The CBO has also estimated that any bill to repeal the ACA would increase the federal deficit by $109 billion over 10 years. So we could dismantle the ACA and the taxpayer spends over $100 billion to get rid of it. I have one question, if we get rid of the ACA, what will replace it and does anyone think the insurance companies are going to give back the premium increases we have seen in last three years if ACA is repealed?
I am going to address an email that was sent to me a couple weeks ago. “Mr. Hunt, you are the expert, so how would your plan differ?” I am not sure; there are several problems the U.S. faces. First, the U.S. spends 17 percent of its GDP on health care, more than any other country in the world. If we do nothing, health care spending by 2080 is projected to account for 40 percent of the U.S. economy according to the CBO. Second, most developed countries have universal health care. In countries like Japan, Germany and Canada, people have made concessions and still get excellent medical care. To address one reader, the U.S. health care system is not the best in the world — not even top 10. But, as taxpayers, we pay like it is. We want care now without concessions. People are conditioned to get medical treatment immediately regardless of emergency or not. When people do not get the services, legal action is usually the course of choice. Other countries have dealt with major issues affecting health care like malpractice awards and multiple demands for the newest technology.
A good starting place, figure out how insurance companies are making money in countries that have universal health care.

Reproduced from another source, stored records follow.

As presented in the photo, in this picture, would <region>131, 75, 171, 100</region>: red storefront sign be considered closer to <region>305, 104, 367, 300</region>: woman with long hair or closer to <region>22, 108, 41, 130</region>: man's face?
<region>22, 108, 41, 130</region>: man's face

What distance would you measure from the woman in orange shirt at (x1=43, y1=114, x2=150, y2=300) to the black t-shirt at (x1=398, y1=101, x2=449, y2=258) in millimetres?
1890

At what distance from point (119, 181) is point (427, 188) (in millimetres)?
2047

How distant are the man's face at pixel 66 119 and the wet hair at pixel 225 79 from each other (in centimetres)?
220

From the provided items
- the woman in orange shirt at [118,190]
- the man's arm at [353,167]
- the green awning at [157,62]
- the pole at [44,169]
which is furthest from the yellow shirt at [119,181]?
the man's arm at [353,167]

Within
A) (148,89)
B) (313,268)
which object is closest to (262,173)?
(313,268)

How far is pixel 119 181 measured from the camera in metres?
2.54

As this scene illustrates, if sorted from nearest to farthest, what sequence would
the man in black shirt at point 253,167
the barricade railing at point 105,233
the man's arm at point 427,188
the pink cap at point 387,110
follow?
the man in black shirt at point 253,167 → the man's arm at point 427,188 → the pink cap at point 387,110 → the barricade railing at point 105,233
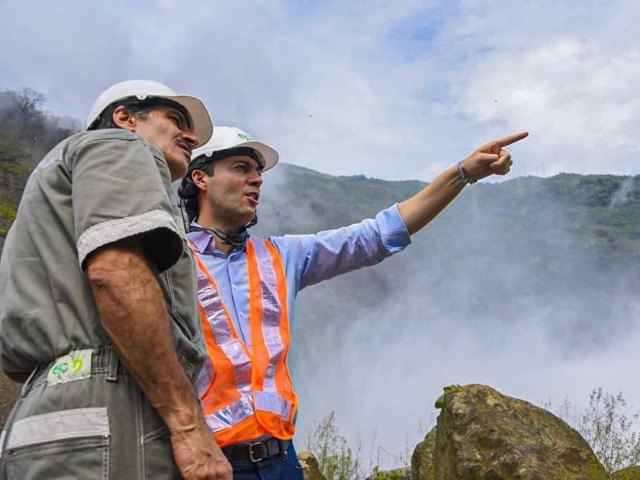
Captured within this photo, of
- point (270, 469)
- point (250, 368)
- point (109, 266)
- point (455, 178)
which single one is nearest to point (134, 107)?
point (109, 266)

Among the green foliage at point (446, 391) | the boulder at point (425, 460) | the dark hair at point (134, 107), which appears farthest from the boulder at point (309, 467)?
the dark hair at point (134, 107)

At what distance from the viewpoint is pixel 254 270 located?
2.87m

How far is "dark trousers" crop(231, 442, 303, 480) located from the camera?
239 centimetres

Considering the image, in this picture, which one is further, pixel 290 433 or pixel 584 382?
pixel 584 382

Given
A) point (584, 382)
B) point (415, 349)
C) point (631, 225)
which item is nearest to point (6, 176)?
point (415, 349)

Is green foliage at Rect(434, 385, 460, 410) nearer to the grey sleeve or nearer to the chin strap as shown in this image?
the chin strap

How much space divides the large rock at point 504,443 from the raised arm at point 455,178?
181 centimetres

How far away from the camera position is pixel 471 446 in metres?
4.27

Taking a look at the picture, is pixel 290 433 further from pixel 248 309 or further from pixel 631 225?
pixel 631 225

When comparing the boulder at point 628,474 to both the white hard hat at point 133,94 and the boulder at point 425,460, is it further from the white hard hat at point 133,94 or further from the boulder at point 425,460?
the white hard hat at point 133,94

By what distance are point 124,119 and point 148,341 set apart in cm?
88

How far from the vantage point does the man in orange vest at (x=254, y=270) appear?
246cm

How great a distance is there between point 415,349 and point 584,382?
9152 millimetres

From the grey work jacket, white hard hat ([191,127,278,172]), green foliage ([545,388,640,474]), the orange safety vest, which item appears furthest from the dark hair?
green foliage ([545,388,640,474])
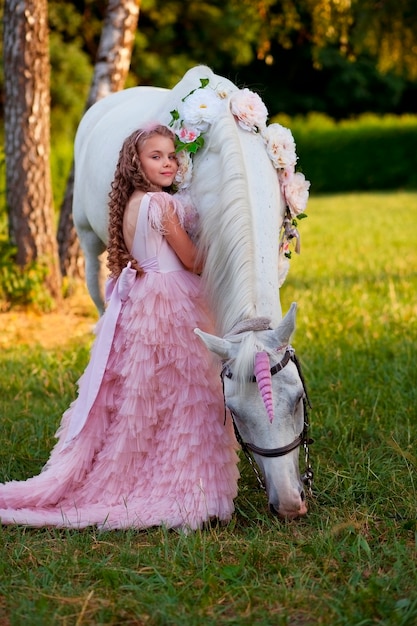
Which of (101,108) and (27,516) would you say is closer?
(27,516)

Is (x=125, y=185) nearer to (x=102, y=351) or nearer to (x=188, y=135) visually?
(x=188, y=135)

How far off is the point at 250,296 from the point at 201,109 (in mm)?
971

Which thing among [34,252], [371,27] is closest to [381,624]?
[34,252]

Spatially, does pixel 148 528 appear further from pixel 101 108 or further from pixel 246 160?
pixel 101 108

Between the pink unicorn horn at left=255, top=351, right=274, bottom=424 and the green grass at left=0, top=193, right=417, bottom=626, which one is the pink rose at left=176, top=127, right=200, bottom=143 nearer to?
the pink unicorn horn at left=255, top=351, right=274, bottom=424

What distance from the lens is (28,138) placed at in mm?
6930

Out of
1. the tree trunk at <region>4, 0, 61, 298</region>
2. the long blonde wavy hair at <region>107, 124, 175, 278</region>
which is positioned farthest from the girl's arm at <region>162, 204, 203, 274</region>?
the tree trunk at <region>4, 0, 61, 298</region>

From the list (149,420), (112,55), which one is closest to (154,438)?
(149,420)

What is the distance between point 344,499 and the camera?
143 inches

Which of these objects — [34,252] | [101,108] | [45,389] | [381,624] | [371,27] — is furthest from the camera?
[371,27]

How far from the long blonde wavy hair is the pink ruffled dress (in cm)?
10

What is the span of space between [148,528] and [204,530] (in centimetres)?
23

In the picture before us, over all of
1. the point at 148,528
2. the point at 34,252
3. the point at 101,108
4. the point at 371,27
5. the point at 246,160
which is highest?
the point at 371,27

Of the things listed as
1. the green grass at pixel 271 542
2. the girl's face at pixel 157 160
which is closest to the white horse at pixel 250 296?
the girl's face at pixel 157 160
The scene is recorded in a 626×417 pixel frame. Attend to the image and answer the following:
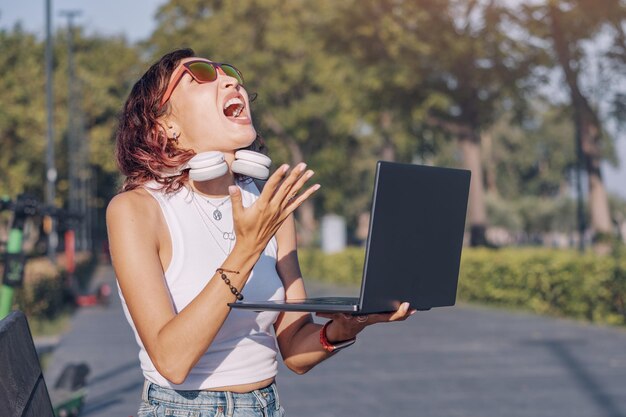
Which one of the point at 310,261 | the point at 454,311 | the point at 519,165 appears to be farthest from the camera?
the point at 519,165

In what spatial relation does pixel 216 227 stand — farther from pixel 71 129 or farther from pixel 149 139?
pixel 71 129

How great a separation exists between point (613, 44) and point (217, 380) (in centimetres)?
2510

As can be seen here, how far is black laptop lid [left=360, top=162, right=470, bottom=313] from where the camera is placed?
240cm

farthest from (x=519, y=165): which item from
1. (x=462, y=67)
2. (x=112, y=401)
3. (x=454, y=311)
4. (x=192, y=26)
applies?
(x=112, y=401)

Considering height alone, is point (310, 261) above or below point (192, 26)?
below

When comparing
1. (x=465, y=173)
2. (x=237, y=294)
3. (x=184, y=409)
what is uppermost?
(x=465, y=173)

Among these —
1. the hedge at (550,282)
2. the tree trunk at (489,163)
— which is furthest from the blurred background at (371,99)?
the tree trunk at (489,163)

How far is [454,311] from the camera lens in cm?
2242

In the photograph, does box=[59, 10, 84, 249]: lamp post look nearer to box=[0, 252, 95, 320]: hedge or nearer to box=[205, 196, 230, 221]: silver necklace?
box=[0, 252, 95, 320]: hedge

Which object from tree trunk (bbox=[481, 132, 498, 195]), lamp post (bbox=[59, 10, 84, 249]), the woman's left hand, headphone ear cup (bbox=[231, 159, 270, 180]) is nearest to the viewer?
the woman's left hand

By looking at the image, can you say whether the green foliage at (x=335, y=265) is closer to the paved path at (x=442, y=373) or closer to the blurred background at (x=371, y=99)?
the blurred background at (x=371, y=99)

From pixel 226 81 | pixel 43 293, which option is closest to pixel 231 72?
pixel 226 81

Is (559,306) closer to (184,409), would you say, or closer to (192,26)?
(184,409)

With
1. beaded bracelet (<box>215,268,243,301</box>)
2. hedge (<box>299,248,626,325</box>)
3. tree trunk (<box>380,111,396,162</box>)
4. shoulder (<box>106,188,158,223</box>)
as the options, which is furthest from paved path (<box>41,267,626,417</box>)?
tree trunk (<box>380,111,396,162</box>)
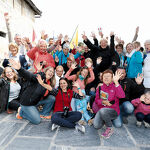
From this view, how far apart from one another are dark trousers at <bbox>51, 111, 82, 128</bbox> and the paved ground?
145 mm

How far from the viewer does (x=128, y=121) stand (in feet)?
10.8

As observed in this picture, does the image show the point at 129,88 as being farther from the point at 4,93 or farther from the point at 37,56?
the point at 4,93

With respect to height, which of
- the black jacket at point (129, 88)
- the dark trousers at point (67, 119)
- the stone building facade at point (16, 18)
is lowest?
the dark trousers at point (67, 119)

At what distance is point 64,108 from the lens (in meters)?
2.96

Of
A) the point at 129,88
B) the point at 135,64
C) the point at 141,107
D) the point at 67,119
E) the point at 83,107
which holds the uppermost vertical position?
the point at 135,64

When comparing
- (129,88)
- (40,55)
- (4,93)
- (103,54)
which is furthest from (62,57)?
(129,88)

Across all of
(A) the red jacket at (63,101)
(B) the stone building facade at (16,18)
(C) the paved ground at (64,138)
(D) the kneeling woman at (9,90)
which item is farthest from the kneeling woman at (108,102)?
(B) the stone building facade at (16,18)

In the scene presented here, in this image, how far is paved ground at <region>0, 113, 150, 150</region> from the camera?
7.28 ft

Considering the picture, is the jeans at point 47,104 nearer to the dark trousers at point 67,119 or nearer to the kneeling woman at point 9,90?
the dark trousers at point 67,119

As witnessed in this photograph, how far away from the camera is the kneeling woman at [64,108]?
9.04 ft

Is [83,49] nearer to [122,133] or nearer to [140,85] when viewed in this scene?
[140,85]

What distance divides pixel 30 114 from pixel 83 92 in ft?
5.00

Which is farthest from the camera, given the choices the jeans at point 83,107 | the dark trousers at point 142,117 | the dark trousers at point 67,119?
the jeans at point 83,107

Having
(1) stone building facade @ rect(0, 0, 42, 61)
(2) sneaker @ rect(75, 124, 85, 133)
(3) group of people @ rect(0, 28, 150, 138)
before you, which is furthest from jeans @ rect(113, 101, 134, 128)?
(1) stone building facade @ rect(0, 0, 42, 61)
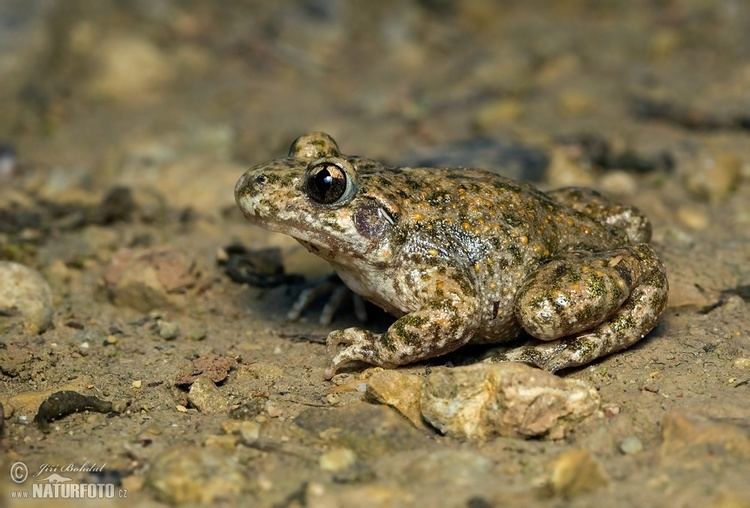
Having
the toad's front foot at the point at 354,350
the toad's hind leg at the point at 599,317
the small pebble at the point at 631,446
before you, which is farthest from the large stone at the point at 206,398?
the small pebble at the point at 631,446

Insurance companies state the ACA will force them to lose money and offer higher premiums — interestingly, premiums are lower and profits are up in other countries with more restrictive health care laws.
For now, we will settle for the ACA. It will be a Band-Aid on an open wound.
Darek Hunt, a Lumberton resident, has his master’s degree in Public Policy and Administration and is a doctoral student in Health Sciences. He specializes in health care administration and health policy.